この魔法はヒールでは治せない、体のありとあらゆる状態異常をも回復してくれる。

 魔力の消耗が激しすぎるため、普通の人間は使えない。


「これは、ハイヒールでございますね……」

「そんな上級魔法まで使えるなんて……」


 セザールとアリアが唖然としていた。


「そろそろだな」


 樹は回復魔法の展開を終了した。


 回復を終えたシャルの姿はエルフ特有の長い耳に、欠損していた右目は治っていた。

足の方は見た目では分からないが、治っていると信じたい。


「どうだ? 目は見えるか? しっかり歩けるか?」

「みえ、見えます!! 足も、歩けます。耳も治っている……」


 シャルは涙を流して喜んでいた。

その頭を樹はそっと撫でた。


「あのけがを治してしまうなんて。あ、あの子、エルフだったんですね」

「そのようですね。本当に凄いお方です。我々の想像の常に上を行っております」


 セザールとアリアは微笑んでいた。


 シャルは足が治ったことがよほど嬉しいのか、部屋の中を歩いたり走ったりしていた。


「シャルの服、買いに行こうか」


 樹がシャルに提案した。


「え、よろしいのですか?」

「うん、メイド服は用意したのがあるけど、私服はそれしかないのは不便だろ?」

「はい、わかりました」

「じゃあ、またちょっと出て来るわ」


 アリアとセザールに告げ、樹とシャルは屋敷を出た。


 屋敷から歩いて数分の所に樹がよく行く呉服店がある。


「いらっしゃい」

 

 扉を開けるといつものように店主が笑顔を向けてきた。


「ああ、樹さん。今日はどうされました?」

「この子に似合う服を見繕ってもらいたい。そうだな、10着くらい頼めるか」

「かしこまりました」

「あの、いくら何でも10着は多すぎでは?」

「いいんだよ、俺が払うんだから好きなものを買いなさい。遠慮はいらないよ」


 樹はシャルの背中をそっと押した。


「こんな感じでいかがでしょうか?」


 シャルは黒とピンクのレースのワンピースを着ていた。

他にも何着か選んでもらったようだ。


「おう、いいんじゃないか。

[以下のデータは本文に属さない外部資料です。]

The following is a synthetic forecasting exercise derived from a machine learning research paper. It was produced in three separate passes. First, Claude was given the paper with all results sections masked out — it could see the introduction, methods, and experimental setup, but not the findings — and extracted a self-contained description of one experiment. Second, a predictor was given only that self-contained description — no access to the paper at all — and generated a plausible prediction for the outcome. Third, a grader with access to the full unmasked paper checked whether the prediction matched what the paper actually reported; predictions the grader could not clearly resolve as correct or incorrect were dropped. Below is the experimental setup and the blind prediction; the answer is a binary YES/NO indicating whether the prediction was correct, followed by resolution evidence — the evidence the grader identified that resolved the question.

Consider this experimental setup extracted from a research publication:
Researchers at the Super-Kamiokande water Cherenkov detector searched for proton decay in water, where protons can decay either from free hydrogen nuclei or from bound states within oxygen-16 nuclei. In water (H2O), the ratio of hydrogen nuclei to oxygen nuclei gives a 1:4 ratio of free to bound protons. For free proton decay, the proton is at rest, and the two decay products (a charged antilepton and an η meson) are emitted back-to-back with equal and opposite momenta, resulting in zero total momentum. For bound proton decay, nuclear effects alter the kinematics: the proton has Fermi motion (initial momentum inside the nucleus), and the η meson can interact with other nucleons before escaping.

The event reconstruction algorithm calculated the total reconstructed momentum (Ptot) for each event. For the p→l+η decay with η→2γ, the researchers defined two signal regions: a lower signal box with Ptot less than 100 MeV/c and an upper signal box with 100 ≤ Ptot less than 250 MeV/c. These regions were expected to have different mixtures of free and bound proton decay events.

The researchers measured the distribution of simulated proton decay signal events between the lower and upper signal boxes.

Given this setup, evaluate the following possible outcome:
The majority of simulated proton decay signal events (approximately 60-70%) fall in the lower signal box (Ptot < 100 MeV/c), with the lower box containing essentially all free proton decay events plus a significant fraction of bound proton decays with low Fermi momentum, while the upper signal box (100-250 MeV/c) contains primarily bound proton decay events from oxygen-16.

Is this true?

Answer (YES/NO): NO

凄く似合っている。可愛いよ」

「ほ、本当ですか?」

「ああ、本当だ」


 その言葉でシャルは頬を赤らめた。


 樹は服の代金を支払うと呉服店を後にした。


「毎度ありがとうございましたー」


 屋敷に戻る道のりを二人は並んで歩く。


「他に、何か欲しいものはないか?」

「は、はい。とりあえずは大丈夫です」

「ただいまー」

「ただいま戻りました」


 屋敷に着くとセザールが迎えてくれた。


「おかえりなさいませ」

「あ、セザール、この子の部屋に案内してもらえるか。あと、メイドの仕事を教えてやってくれ」

「かしこまりました」

「仕事増やして悪いな」

「とんでもございません。私のことはお気になさらずに」

「じゃあ、任せるな」


 こうして、シャルはメイドデビューするのであった。